The Android Studio install from openSUSE is actually only a shell installation script that goes out to Google’s servers and downloads the latest stable, so the openSUSE package probably won’t become outdated and will always install the latest.

So,
Troubleshooting your problem…

  1. Did you install your Android Studio using the package found in the above link?
  2. Do you have any other virtualization already installed (You probably should not)?
  3. What Virtual Device image did you try to deploy to? As suggested when you create virtual devices, you should at least at first deploy only to x86 images, and only <maybe> try to deploy to an ARM image later.

It’s my early, superficial impression that today Android Studio should work pretty well. It looks pretty slick and as I described earlier hopefully you shouldn’t have a problem deploying to an emulator.

But, if anyone really had a major emulator issue that couldn’t be resolved, you could do what I used to do… Download and deploy an x86 Android image in regular virtuualization (VBox, VMware, KVM, Xen, etc), then manually build an APK and push it to your running image.
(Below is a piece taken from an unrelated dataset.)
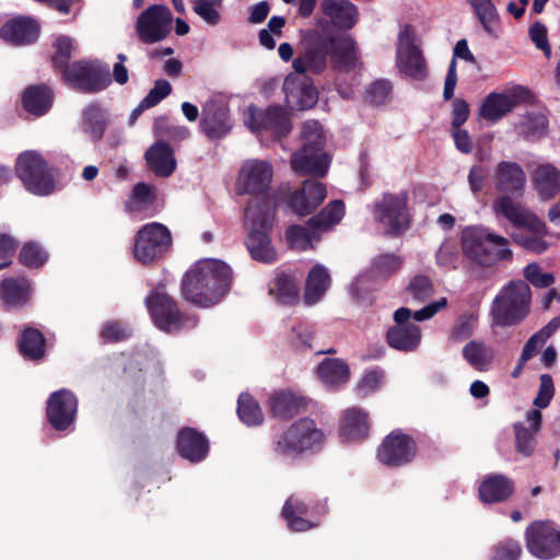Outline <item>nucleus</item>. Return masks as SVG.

Not as “hands free” as the way Android Studio and Android Emulator are supposed to work together, but it’ll work.

TSU

Thanks master tsu2](https://forums.opensuse.org/member.php/2578-tsu2)! :smiley:
the problem solved!
because of a library.

execuse me…
why hasn’t opensuse tumb. /var/log/messages file in default installation?

Linux systems which run on the old SysVinit sub-system stored their logfiles in /var/log/messages.
Since most Linux systems now have replaced SysVinit and now run on systemd, practically <all> log messages (not just system logs) are stored in a database and you should now use a tool called “journalctl” to view logs you wish to see.

Centralizing all logs in a single database enhances the ability to correlate info from many different sources. In the old days, you as the human needed to know where logs were located and possibly how to correlate different log data.

Best ways to introduce yourself to journalctl,

  • Google articles written
  • Display help, eg
journalctl --help
  • The journalctl MAN pages, but it’s very, very big

You should also know that for any apps or services that are invoked using “systemctl” a small snippet of relevant log data is automatically displayed which can be very useful if you’re troubleshooting.

HTH,
TSU

thanks master TSU,

i have not knowledge about modern linuxes enough.
i read your replies carefully.
they are usefull!

execuse me, what is ‘bin’ folder under ‘home’ folder?

please say how can i use ‘patch -p1’ command?

i have an ask for a long time…
how can i update kernel from ‘patch’ and ‘incremental patch’ ?

i found a bug when installation: when i don’t wanna libreoffice and i deselect office and then install, but office installs.

You should provide more information about your patch, and even consider starting a new thread since patching the kernel is not really a virtualization topic (I’d recommend the Installation forum).

If the patch is being provided in the form of a package, you can use the openSUSE package management command zypper,

zypper patch 

If you need to re-compile the kernel, then the procedure is more complicated but before you do that you should ask advice about what you want to do and why it’s needed.